Deron C. Burton, MD, JD, MPH; Jonathan R. Edwards, MStat; Teresa C. Horan, MPH; John A. Jernigan, MD; Scott K. Fridkin, MD

JAMA. 2009;301(7):727-736.

Context  Concerns about rates of methicillin-resistant Staphylococcus aureus (MRSA) health care–associated infections have prompted calls for mandatory screening or reporting in efforts to reduce MRSA infections.

Objective  To examine trends in the incidence of MRSA central line–associated bloodstream infections (BSIs) in US intensive care units (ICUs).

Design, Setting, and Participants  Data reported by hospitals to the Centers for Disease Control and Prevention (CDC) from 1997-2007 were used to calculate pooled mean annual central line–associated BSI incidence rates for 7 types of adult and non-neonatal pediatric ICUs. Percent MRSA was defined as the proportion of S aureus central line–associated BSIs that were MRSA. We used regression modeling to estimate percent changes in central line–associated BSI metrics over the analysis period.

Main Outcome Measures  Incidence rate of central line–associated BSIs per 1000 central line days; percent MRSA among S aureus central line–associated BSIs.

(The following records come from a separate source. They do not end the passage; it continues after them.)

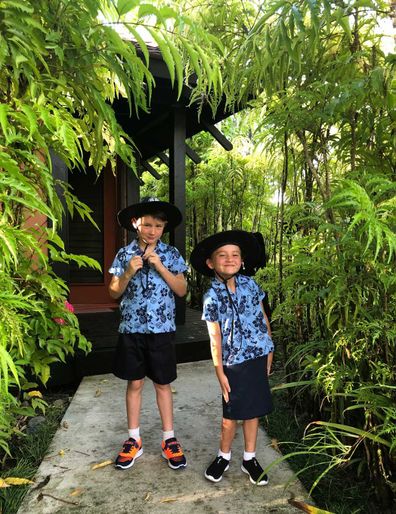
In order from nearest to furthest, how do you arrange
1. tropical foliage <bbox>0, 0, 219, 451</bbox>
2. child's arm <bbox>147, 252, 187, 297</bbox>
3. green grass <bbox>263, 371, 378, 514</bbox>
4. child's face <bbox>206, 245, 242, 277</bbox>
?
tropical foliage <bbox>0, 0, 219, 451</bbox>, green grass <bbox>263, 371, 378, 514</bbox>, child's face <bbox>206, 245, 242, 277</bbox>, child's arm <bbox>147, 252, 187, 297</bbox>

Results  Overall, 33 587 central line–associated BSIs were reported from 1684 ICUs representing 16 225 498 patient-days of surveillance; 2498 reported central line–associated BSIs (7.4%) were MRSA and 1590 (4.7%) were methicillin-susceptible S aureus (MSSA). Of evaluated ICU types, surgical, nonteaching-affiliated medical-surgical, cardiothoracic, and coronary units experienced increases in MRSA central line–associated BSI incidence in the 1997-2001 period; however, medical, teaching-affiliated medical-surgical, and pediatric units experienced no significant changes. From 2001 through 2007, MRSA central line–associated BSI incidence declined significantly in all ICU types except in pediatric units, for which incidence rates remained static. Declines in MRSA central line–associated BSI incidence ranged from –51.5% (95% CI, –33.7% to –64.6%; P < .001) in nonteaching-affiliated medical-surgical ICUs (0.31 vs 0.15 per 1000 central line days) to –69.2% (95% CI, –57.9% to –77.7%; P < .001) in surgical ICUs (0.58 vs 0.18 per 1000 central line days). In all ICU types, MSSA central line–associated BSI incidence declined from 1997 through 2007, with changes in incidence ranging from –60.1% (95% CI, –41.2% to –73.1%; P < .001) in surgical ICUs (0.24 vs 0.10 per 1000 central line days) to –77.7% (95% CI, –68.2% to –84.4%; P < .001) in medical ICUs (0.40 vs 0.09 per 1000 central line days). Although the overall proportion of S aureus central line–associated BSIs due to MRSA increased 25.8% (P = .02) in the 1997-2007 period, overall MRSA central line–associated BSI incidence decreased 49.6% (P < .001) over this period.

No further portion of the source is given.